**Document section:**

King Salman is no one’s savior! If anything he has towered a butcher over a broken socio-political landscape - that of a nation his forefathers imprinted their name upon, a tyrant over the destitute - Yemen’s famined orphans, a genocidal monarch over Islam’s disappeared heritage - the Baqee cemetery still lies in ruin before the opulence of al-Saud’s architectural prowess.

King Salman is no one’s savior indeed … merely a manifestation of that we call absolutist theocratism. Let’s not give Caesar what he has not earned, especially since really it is Nero’s folly we are staring at without daring calling it that.

Saudi Arabia we must now admit has not only crossed the Rubicon but actually drunk its water …

Saudi Arabia claimed this July that intense international diplomacy by its ruler, Salman, had been central to ending the standoff at the Noble Sanctuary in Jerusalem. In a statement, the Saudi royal court said Salman held "necessary contacts with world leaders on al-Aqsa", which it proclaimed had "culminated in success" - hours after Israeli police relented to people power on the streets of Jerusalem's Old City and removed security checkpoints around the site.

The court said Salman's government contacted the U.S. administration and "stressed the need for the return of calm at al-Aqsa mosque and its surroundings, the respect for the sanctity of the place".

Needless to say that a few people … well actually more than just a few took offense.

And why wouldn’t they when everything Saudi Arabia has stood for of late has translated into bloodshed, destruction, and ideological radicalism? From Saudi Arabia’s grandstanding over Qatar’s reasonable call for oversight over the Hajj pilgrimage to cries of disgust over Riyadh’s vengeful humanitarian blockade of Yemen, and al-Awamiyah organized sectarian cleansing, everything the kingdom has said, done, and called for has flown in the face of human decency … and then there is always international law for those who care little for humanity.

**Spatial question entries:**
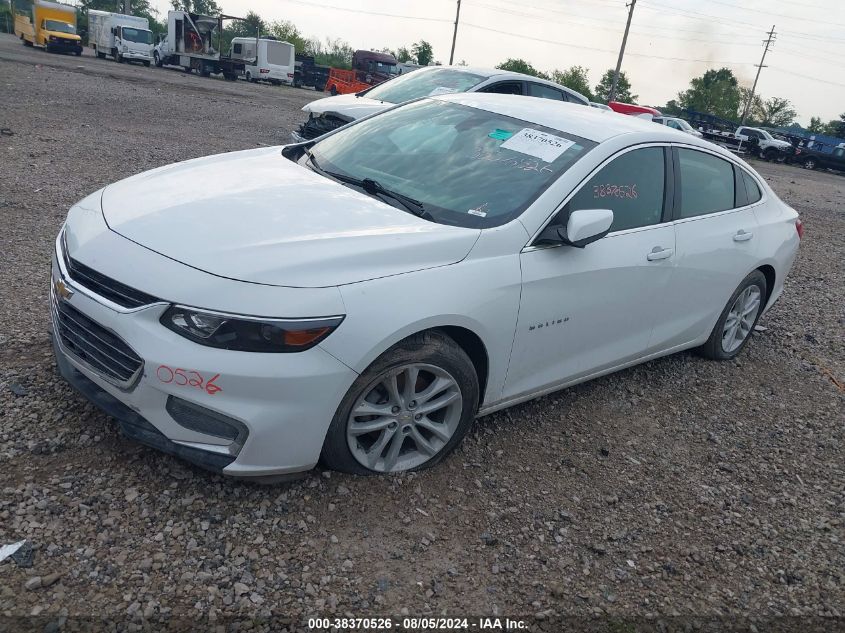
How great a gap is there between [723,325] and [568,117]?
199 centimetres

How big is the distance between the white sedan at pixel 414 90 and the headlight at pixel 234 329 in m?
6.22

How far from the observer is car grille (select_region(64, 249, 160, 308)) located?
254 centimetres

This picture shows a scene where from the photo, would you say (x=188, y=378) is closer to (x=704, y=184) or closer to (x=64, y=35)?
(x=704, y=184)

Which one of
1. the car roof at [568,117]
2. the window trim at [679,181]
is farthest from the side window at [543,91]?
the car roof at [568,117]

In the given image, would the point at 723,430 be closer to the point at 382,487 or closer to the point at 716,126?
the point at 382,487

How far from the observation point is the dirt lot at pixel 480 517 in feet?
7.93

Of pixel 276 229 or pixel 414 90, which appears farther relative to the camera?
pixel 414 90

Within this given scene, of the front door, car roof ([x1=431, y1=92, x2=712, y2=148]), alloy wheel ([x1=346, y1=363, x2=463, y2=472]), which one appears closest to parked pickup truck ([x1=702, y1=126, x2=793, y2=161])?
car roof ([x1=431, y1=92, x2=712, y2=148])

==

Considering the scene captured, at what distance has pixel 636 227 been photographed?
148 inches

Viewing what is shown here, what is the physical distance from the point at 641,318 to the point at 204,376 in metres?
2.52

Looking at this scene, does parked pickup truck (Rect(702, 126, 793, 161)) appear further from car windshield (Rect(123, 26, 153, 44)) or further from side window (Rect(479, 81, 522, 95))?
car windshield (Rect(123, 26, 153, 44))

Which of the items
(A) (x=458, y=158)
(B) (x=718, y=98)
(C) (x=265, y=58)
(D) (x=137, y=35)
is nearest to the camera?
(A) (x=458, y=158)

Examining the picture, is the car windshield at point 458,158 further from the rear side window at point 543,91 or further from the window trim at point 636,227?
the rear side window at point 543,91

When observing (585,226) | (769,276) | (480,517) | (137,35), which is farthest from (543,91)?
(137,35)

--

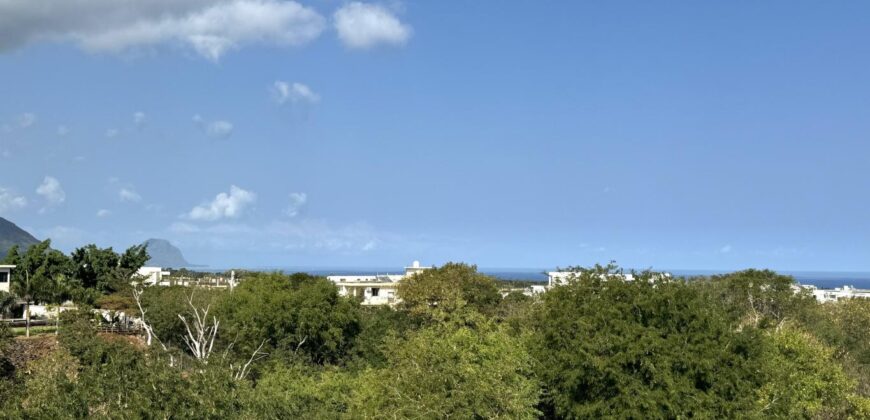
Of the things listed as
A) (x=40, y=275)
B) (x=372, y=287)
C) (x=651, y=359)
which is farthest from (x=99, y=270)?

**Stated task 1:** Give the passage on Saudi Arabia and King Salman again, beginning at the words "Saudi Arabia we" and stopping after "few took offense.", and swap "Jerusalem" for "al-Quds" throughout.
**Stated task 2:** Turn the records into a two-column CSV with the headers input and output. Begin at the line that has "How great a" and stop after the line that has "254 centimetres". Write one row for each record, putting its text and its answer each in one quoted field with line breaks changed to spaces.
The records have no connection to the text.

**Expected output 1:**
Saudi Arabia we must now admit has not only crossed the Rubicon but actually drunk its water …

Saudi Arabia claimed this July that intense international diplomacy by its ruler, Salman, had been central to ending the standoff at the Noble Sanctuary in al-Quds. In a statement, the Saudi royal court said Salman held "necessary contacts with world leaders on al-Aqsa", which it proclaimed had "culminated in success" - hours after Israeli police relented to people power on the streets of al-Quds's Old City and removed security checkpoints around the site.

The court said Salman's government contacted the U.S. administration and "stressed the need for the return of calm at al-Aqsa mosque and its surroundings, the respect for the sanctity of the place".

Needless to say that a few people … well actually more than just a few took offense.

**Expected output 2:**
input,output
"How great a gap is there between [723,325] and [568,117]?","199 centimetres"
"How big is the distance between the white sedan at pixel 414 90 and the headlight at pixel 234 329 in m?","6.22"
"How far from the observer is car grille (select_region(64, 249, 160, 308)) located?","254 centimetres"